* Start INPUT RECORDS *

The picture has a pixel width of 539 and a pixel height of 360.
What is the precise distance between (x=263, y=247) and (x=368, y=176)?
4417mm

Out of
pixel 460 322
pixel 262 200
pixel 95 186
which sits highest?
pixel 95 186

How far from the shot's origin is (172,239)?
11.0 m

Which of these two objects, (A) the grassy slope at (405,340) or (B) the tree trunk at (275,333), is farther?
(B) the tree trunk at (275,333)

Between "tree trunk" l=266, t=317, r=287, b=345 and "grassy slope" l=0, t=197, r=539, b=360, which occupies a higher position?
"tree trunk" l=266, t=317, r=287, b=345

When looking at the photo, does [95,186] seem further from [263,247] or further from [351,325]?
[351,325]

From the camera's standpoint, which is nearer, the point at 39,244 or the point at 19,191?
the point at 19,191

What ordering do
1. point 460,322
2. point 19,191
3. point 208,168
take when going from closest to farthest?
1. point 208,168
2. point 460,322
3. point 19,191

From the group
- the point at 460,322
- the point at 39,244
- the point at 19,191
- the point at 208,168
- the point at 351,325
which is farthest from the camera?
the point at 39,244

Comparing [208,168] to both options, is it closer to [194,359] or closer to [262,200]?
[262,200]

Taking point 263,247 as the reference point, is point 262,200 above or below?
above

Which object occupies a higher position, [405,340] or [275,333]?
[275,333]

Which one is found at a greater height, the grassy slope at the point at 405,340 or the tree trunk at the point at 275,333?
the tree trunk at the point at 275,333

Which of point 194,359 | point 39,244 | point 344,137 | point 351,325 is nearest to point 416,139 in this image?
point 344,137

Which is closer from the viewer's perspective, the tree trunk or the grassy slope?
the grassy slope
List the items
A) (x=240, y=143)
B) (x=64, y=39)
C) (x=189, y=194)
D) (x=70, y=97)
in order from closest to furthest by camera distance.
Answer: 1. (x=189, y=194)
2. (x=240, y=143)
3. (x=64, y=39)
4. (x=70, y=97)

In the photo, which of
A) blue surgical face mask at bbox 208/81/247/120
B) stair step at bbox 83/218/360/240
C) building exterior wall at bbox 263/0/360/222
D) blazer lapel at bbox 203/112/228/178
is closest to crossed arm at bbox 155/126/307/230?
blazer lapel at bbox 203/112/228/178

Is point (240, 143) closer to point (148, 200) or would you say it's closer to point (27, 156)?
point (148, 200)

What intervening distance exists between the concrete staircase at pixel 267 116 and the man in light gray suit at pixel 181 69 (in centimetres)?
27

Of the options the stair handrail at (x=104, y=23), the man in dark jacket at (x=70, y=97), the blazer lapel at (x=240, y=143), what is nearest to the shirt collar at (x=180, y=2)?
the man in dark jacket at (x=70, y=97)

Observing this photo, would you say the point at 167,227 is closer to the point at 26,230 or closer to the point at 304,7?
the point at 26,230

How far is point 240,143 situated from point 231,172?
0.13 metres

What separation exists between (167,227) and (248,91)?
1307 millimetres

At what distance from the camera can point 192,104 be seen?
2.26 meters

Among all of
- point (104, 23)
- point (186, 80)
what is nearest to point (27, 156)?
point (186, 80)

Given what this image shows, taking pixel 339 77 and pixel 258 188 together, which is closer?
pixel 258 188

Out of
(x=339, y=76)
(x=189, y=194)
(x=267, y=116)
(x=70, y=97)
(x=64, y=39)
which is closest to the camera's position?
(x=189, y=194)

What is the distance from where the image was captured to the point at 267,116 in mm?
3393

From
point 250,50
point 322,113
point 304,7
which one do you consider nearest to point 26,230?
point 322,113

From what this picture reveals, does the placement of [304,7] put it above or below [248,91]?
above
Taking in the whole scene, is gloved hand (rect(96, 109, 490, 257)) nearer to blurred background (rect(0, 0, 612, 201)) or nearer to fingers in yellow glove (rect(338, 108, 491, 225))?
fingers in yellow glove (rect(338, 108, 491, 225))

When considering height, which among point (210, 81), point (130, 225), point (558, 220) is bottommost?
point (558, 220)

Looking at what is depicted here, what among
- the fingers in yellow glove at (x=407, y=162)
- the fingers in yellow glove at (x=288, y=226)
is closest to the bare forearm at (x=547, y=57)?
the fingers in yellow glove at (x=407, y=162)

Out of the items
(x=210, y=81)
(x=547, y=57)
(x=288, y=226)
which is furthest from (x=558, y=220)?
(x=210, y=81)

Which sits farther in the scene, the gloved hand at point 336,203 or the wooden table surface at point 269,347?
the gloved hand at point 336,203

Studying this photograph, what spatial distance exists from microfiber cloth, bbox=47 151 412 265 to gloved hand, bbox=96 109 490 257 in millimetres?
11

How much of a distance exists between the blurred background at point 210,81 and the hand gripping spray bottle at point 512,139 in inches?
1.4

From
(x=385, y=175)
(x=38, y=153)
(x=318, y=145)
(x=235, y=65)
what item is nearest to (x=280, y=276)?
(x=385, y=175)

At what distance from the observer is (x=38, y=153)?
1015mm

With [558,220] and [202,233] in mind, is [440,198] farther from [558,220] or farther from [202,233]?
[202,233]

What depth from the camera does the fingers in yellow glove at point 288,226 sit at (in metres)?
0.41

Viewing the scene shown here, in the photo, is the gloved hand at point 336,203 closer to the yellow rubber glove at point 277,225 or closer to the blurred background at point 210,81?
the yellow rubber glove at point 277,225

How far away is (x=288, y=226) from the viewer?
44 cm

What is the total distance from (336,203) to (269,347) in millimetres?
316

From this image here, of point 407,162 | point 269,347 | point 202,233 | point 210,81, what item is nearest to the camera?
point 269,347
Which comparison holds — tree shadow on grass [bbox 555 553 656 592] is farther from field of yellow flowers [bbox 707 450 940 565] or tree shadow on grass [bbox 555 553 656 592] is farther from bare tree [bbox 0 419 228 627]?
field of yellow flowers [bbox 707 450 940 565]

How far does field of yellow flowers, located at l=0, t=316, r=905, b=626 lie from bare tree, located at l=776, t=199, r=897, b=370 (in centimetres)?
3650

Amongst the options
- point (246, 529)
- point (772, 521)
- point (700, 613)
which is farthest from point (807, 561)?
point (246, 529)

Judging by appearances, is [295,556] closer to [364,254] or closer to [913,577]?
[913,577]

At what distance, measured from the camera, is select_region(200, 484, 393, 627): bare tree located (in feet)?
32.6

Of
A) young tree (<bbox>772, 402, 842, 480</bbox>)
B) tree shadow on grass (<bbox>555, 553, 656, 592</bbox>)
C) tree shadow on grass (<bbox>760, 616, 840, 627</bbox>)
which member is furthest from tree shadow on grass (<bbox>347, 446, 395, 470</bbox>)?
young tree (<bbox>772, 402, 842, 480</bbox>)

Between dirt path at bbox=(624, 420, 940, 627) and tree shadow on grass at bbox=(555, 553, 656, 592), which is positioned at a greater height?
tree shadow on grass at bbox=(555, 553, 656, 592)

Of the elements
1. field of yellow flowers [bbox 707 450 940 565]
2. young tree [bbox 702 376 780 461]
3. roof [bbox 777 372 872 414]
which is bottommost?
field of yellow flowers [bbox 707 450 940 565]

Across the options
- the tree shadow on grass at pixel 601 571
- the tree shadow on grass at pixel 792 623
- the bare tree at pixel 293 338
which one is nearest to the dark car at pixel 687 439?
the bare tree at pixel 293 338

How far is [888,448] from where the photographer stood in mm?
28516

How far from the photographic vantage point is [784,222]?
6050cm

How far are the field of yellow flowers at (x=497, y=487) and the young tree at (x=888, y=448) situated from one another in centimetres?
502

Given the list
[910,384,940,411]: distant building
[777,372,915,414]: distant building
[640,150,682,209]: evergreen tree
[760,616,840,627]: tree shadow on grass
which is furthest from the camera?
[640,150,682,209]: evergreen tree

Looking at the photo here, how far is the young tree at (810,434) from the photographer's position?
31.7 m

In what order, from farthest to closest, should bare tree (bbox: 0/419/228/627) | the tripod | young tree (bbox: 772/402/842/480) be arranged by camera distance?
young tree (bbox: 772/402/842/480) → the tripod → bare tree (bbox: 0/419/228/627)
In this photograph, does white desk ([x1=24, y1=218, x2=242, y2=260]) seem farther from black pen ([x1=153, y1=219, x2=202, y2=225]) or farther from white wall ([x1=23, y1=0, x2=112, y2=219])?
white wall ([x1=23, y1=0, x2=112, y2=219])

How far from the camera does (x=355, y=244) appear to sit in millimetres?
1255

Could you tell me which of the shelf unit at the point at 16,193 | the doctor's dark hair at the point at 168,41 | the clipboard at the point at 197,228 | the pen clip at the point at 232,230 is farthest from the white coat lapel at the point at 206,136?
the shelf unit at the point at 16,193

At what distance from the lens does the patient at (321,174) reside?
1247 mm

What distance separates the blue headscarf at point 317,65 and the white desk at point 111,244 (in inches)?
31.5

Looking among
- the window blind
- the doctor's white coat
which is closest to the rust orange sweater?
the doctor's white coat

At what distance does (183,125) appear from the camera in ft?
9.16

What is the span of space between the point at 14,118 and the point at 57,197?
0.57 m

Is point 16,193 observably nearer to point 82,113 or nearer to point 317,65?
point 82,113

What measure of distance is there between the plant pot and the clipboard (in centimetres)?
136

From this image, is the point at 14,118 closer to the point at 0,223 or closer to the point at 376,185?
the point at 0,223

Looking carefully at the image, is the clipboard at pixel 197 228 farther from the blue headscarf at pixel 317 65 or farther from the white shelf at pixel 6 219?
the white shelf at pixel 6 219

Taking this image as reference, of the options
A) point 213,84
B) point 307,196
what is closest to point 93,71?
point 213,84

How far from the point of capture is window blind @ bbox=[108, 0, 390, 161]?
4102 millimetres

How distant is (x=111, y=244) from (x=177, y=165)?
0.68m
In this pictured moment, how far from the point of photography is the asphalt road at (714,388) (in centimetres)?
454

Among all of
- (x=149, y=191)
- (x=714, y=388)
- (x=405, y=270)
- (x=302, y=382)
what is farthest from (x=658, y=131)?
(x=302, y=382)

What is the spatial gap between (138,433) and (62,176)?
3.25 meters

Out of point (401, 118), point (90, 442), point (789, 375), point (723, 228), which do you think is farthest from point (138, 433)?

* End INPUT RECORDS *

Update the records from the line containing "From this image, is" through the end of the records by replacing "closer" with "nearer", and give only those lines, with nothing else changed.

# RESULT BELOW
From this image, is the point at 14,118 nearer to the point at 0,223 or nearer to the point at 376,185?
the point at 0,223

Looking carefully at the image, is the clipboard at pixel 197 228 farther from the blue headscarf at pixel 317 65 or farther from the white shelf at pixel 6 219?
the white shelf at pixel 6 219

Taking this image as reference, of the options
A) point 213,84
B) point 307,196
what is closest to point 93,71?
point 213,84

How far from the point of capture is window blind @ bbox=[108, 0, 390, 161]?
4102 millimetres

How distant is (x=111, y=244) from (x=177, y=165)?
0.68m
In this pictured moment, how far from the point of photography is the asphalt road at (714,388) (in centimetres)?
454

Among all of
- (x=149, y=191)
- (x=714, y=388)
- (x=405, y=270)
- (x=302, y=382)
what is farthest from (x=658, y=131)?
(x=302, y=382)

What is the spatial gap between (138,433) and (62,176)?
3.25 meters

Out of point (401, 118), point (90, 442), point (789, 375), point (723, 228), which do you think is farthest from point (138, 433)?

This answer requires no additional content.